(EXERCISE PASSAGE)
--------------------------------

I’d like to begin by thanking the Central European University for bestowing upon me the Open Society Prize. What a great honour, and a wonderful opportunity to deliver a commencement address at this great university.
I have recently been re-reading The Open Society and its Enemies, the book after which the Open Society Prize is named, whose author, Karl Popper, was the prize’s first recipient. I first read this book 50 years ago, when I was much closer in age to those in this graduating class.
It was a different time and place. My country, Bangladesh, had not yet achieved independence, and the world’s great powers were locked in a struggle between freedom and totalitarianism. But what strikes me today is how relevant many of Popper’s prescriptions still are – particularly for my own field, which is the alleviation of poverty.
To those about to graduate, it is likely that most of you, at some point in your lives, will question whether the path you have taken was the correct one. For me, this moment came following the cyclone that struck Bangladesh in 1970, an event that is still considered one of the deadliest natural disasters in recorded history.
I was working at the time for a large multinational corporation, a valuable experience in its own right. I remember visiting coastal villages struck by the cyclone, seeing hundreds of dead bodies strewn on the ground. It seemed to me the life I was leading was completely irrelevant.
After my country’s independence, I began working to try to help the poor in Bangladesh. My early colleagues and I initially thought that BRAC would be a short-term effort. But the realities of entrenched poverty soon changed our minds. We began working in a host of areas – agriculture, healthcare, human rights, microfinance, education – wherever the poor faced obstacles.
We found that poverty was so entrenched that only a long-term effort of social and economic transformation would uproot it. And this task became my life’s work.
I have learned much along the way. Perhaps the most important thing I learned was that when you create the right conditions, poor people will do the hard work of defeating poverty themselves.
I learned the importance of having lamps to illuminate your path, even when the precise course is unclear. For me, one of these lamps was Paulo Freire, a Brazilian educator, who wrote a book called Pedagogy of the Oppressed, which had a profound effect on me. Freire's idea of conscientisation, or raising critical consciousness, informed us in our belief that poor people, especially women, can be organised for power, and that with right set of organisational tools, they can become actors in history.

--------------------------------

(DATASET CONTENT)
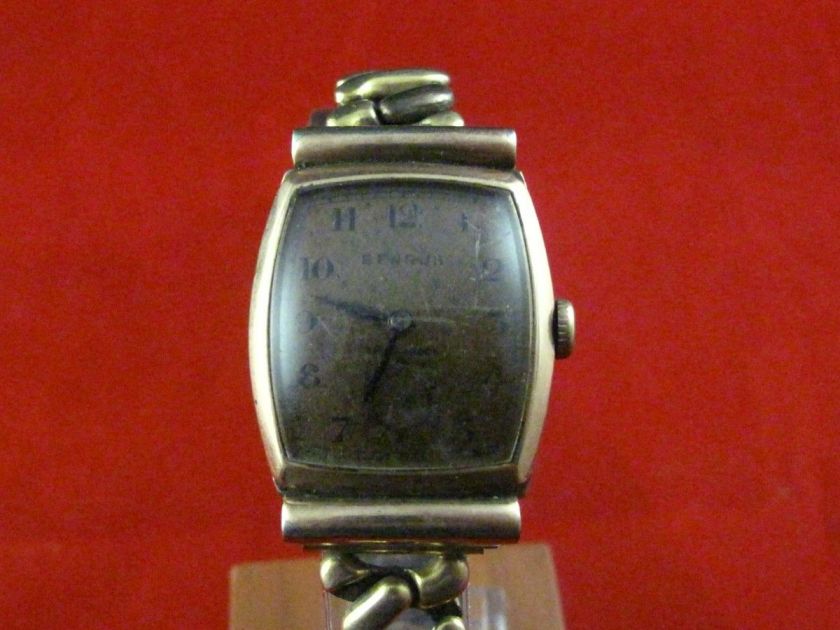 VINTAGE BENRUS 17J WRISTWATCH MODEL AR 15 RUNNING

--------------------------------

(REQUIRED WORK)
Translate this sentence from the commencement address above into French: "I have learned much along the way."

(EXPECTED ANSWER)
J'ai beaucoup appris en chemin.